The other theme is commodities. I know there's a lot of doubters who say, Oh God, oil prices coming down and so forth and so on. Sure, there's going to be a lot of fluctuation, but the trend is definitely up. If you look at the Commodity Research Bureau index you can see, yes, it overshoots that red trend line, but the trend is definitely up for all commodities, copper way up.

By the way you see if you - you have to appreciate the difficulty of getting this stuff out of the ground. You heard it was last year they had these miners in Chile who were trapped in the mine deep underground.

I remember earlier this year we went to Kazakhstan to a mine in the middle of the country. It took us two hours to fly to this place. I was with my two young analysts who had never been into a mine. And we were given a briefing by the safety engineer.

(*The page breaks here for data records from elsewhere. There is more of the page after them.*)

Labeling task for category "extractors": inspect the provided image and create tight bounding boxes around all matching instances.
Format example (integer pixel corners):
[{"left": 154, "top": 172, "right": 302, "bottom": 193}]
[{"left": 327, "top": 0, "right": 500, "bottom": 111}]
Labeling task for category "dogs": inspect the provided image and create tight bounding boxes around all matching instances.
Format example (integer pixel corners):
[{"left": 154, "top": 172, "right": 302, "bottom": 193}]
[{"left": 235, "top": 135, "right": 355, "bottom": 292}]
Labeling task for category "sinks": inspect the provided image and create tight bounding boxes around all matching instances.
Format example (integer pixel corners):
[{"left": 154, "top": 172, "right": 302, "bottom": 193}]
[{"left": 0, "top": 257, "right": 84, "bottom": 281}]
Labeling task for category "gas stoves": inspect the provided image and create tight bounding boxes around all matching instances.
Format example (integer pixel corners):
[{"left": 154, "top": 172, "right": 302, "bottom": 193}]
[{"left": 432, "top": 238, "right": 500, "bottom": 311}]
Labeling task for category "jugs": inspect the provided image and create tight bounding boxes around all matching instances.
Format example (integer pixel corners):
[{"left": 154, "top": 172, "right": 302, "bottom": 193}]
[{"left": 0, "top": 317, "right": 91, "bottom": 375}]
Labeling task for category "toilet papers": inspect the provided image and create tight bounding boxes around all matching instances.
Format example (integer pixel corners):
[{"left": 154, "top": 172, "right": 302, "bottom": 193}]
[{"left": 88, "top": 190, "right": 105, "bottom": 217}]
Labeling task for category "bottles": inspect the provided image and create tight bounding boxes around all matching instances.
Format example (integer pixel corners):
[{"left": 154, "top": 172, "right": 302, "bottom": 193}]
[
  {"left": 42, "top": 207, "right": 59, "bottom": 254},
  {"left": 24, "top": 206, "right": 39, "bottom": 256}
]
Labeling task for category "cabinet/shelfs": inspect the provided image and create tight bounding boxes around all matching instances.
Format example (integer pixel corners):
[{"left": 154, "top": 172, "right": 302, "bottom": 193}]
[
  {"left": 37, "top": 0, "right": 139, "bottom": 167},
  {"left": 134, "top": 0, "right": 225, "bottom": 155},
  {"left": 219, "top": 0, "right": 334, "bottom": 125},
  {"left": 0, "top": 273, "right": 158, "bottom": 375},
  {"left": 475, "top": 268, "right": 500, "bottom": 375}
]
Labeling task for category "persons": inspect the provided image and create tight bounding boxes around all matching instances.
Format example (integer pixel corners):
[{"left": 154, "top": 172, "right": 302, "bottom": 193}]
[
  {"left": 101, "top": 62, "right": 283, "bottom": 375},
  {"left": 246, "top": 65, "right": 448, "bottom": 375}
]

Of course we had all the gear, and oxygen or [nesnic]. And I asked the safety engineer, "Have you had any accidents this year?" He said, "Yes, only 11." And these two analysts looked [iddy]. And I said, "Any guess the question is [fee]"

This is mining. This is the difficulty of getting this stuff out of the ground. So the cost is not going to go down, believe me.

Platinum, we need platinum hand plated for every automobile for the catalytic converters. Nickel, stainless steel, corn, now all these top commodities are moving up, sugar, soy beans. Soy beans were first cultivated in China. Now they have to import.

Gold, and recently I'm sure you've read about diamond prices now are moving up versus store value. Interesting to know that of course there's a relationship between the dollar index going down and gold prices going up. And if you look at per capita income in China and the relationship between that and gold it's very, very clear. And the same thing is true of India, per capital income going up, gold prices going up.